__Exercise task__
Copy the lines starting at the one containing "Out of the group" and ending at the one containing "which is closest", keeping them identical.

### Supplied material

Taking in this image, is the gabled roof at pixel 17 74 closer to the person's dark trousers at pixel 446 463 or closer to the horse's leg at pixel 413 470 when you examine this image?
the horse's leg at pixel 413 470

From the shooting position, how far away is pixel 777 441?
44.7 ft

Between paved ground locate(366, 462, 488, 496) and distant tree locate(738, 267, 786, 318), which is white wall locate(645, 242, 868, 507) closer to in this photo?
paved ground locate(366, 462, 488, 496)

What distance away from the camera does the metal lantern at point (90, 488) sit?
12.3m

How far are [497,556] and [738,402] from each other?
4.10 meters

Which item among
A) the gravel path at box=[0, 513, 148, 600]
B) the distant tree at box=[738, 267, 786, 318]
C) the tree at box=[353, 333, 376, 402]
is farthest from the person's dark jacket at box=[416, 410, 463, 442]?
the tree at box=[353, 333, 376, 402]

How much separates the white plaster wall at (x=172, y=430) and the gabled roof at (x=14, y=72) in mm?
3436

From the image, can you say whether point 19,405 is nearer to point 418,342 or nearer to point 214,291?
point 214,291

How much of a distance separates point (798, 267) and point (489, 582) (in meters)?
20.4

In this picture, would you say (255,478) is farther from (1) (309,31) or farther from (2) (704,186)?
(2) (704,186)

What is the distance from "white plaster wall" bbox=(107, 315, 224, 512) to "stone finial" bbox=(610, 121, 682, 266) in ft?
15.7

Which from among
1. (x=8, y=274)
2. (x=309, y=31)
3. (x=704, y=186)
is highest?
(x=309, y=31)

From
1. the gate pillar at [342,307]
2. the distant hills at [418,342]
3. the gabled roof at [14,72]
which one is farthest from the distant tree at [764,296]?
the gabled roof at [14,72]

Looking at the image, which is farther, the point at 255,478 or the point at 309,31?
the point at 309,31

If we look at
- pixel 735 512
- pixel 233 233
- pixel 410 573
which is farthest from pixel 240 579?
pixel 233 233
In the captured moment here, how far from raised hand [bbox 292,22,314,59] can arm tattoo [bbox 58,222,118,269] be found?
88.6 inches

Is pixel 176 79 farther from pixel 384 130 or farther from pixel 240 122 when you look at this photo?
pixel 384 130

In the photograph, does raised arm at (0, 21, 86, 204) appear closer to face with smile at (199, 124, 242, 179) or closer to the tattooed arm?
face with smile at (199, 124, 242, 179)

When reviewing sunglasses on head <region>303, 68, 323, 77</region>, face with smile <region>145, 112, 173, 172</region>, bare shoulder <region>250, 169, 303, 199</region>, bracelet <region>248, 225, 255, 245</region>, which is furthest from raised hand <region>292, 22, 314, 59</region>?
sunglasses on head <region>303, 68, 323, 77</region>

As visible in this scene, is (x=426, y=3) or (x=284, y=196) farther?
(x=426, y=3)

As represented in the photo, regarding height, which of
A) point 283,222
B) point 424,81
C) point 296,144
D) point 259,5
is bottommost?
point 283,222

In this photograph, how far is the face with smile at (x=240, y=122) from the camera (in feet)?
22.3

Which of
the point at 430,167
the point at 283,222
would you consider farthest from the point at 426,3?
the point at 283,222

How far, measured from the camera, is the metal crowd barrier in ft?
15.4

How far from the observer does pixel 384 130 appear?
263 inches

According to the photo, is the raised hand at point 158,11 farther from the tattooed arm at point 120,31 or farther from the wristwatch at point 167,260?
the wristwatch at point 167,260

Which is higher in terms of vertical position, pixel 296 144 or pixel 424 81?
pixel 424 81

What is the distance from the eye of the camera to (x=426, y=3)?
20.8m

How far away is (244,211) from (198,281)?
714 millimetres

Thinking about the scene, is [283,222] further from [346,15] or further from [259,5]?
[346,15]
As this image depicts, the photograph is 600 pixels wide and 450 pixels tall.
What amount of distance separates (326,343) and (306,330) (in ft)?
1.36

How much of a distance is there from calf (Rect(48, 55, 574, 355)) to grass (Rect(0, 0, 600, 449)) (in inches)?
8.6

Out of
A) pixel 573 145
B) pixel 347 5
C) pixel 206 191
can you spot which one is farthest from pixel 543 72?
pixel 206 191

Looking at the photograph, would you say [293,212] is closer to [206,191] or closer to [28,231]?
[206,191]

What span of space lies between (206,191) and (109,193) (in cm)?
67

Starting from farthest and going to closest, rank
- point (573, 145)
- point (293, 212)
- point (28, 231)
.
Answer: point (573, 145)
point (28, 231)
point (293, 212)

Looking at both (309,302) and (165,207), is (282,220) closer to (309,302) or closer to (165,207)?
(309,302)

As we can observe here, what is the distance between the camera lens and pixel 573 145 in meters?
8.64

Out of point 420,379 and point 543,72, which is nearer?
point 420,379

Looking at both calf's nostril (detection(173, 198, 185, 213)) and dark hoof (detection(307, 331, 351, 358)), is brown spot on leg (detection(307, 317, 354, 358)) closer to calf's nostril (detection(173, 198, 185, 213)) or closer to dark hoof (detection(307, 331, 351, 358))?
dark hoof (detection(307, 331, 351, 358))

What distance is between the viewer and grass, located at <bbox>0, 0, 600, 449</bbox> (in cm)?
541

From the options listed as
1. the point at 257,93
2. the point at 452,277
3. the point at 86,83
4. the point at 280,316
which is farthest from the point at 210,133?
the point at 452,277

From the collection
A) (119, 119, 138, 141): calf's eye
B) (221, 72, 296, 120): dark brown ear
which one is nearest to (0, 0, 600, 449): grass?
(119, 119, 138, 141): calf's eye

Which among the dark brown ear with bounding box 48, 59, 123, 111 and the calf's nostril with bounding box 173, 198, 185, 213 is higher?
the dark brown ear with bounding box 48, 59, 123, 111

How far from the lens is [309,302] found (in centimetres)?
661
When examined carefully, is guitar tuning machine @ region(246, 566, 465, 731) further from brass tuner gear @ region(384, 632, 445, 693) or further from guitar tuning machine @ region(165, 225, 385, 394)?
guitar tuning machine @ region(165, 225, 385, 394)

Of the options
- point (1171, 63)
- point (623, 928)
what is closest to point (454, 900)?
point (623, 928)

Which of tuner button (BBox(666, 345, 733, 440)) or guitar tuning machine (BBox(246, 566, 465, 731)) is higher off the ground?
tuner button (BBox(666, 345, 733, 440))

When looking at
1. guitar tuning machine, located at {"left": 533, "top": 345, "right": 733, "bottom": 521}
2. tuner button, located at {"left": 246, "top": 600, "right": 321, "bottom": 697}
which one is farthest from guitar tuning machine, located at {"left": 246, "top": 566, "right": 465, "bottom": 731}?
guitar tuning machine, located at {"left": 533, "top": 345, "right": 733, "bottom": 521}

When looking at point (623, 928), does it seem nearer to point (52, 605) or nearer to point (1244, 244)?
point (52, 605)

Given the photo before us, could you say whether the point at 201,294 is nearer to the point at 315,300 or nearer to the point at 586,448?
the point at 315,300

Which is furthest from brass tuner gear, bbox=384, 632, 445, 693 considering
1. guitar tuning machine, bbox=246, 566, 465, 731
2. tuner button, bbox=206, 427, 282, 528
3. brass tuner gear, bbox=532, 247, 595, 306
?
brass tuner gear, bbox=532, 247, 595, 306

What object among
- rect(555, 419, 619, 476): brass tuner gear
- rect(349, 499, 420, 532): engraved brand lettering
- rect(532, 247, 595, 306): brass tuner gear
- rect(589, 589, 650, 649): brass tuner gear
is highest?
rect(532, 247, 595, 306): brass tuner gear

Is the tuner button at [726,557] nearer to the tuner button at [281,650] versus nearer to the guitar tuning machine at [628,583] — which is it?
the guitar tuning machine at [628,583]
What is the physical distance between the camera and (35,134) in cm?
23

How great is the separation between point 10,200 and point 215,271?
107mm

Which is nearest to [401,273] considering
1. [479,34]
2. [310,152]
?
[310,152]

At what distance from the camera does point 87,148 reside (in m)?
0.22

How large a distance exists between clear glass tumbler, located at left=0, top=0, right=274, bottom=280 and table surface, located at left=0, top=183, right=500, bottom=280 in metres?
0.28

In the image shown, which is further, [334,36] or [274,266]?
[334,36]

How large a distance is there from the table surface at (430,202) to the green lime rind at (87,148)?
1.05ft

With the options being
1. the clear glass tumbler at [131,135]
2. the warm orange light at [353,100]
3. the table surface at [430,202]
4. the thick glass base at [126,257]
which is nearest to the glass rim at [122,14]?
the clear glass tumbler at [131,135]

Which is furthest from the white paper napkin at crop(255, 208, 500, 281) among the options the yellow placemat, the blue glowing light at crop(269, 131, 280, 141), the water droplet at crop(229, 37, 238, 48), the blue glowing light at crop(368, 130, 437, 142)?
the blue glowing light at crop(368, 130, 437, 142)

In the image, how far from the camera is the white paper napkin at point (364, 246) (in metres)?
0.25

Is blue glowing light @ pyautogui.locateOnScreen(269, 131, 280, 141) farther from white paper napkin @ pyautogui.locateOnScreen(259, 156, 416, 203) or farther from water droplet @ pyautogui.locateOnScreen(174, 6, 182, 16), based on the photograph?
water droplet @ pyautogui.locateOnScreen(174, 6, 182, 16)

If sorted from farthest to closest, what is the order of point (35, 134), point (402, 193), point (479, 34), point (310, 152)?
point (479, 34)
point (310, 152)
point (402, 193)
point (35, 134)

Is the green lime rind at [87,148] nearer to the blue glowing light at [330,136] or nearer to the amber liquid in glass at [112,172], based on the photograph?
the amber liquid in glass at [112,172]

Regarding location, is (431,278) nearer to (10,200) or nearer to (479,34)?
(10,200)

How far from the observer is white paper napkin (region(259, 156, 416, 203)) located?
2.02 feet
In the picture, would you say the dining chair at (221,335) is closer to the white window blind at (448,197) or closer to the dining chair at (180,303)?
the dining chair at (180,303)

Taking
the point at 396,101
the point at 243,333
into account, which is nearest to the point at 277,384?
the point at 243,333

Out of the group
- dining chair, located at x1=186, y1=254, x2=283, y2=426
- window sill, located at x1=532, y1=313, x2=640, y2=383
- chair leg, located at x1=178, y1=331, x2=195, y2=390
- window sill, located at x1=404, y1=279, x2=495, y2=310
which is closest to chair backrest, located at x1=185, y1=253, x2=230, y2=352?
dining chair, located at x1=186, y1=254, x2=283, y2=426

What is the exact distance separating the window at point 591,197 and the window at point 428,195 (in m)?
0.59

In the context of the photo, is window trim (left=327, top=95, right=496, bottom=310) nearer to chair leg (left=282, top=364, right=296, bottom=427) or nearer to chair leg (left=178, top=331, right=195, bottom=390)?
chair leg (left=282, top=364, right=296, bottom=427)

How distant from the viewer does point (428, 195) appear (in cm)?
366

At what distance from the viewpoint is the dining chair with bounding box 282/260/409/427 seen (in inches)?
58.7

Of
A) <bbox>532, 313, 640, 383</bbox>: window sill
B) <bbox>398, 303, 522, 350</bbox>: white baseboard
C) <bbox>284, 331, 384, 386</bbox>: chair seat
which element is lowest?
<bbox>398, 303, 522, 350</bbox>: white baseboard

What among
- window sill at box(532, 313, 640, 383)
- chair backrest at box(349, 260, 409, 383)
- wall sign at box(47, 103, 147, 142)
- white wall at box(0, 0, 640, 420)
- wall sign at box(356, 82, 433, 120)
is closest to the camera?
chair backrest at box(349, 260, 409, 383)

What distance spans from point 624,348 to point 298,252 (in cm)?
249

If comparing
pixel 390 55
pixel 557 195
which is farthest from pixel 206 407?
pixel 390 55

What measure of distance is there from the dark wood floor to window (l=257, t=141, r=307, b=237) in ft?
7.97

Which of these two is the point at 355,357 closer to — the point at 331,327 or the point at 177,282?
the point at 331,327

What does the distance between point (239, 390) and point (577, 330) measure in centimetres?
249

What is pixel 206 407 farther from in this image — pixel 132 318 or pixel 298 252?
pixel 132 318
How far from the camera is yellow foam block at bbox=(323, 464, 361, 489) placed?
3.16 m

######

__Completed exercise__
Out of the group
- dining chair, located at x1=186, y1=254, x2=283, y2=426
- window sill, located at x1=532, y1=313, x2=640, y2=383
- chair leg, located at x1=178, y1=331, x2=195, y2=390
- window sill, located at x1=404, y1=279, x2=495, y2=310
which is closest to chair backrest, located at x1=185, y1=253, x2=230, y2=352?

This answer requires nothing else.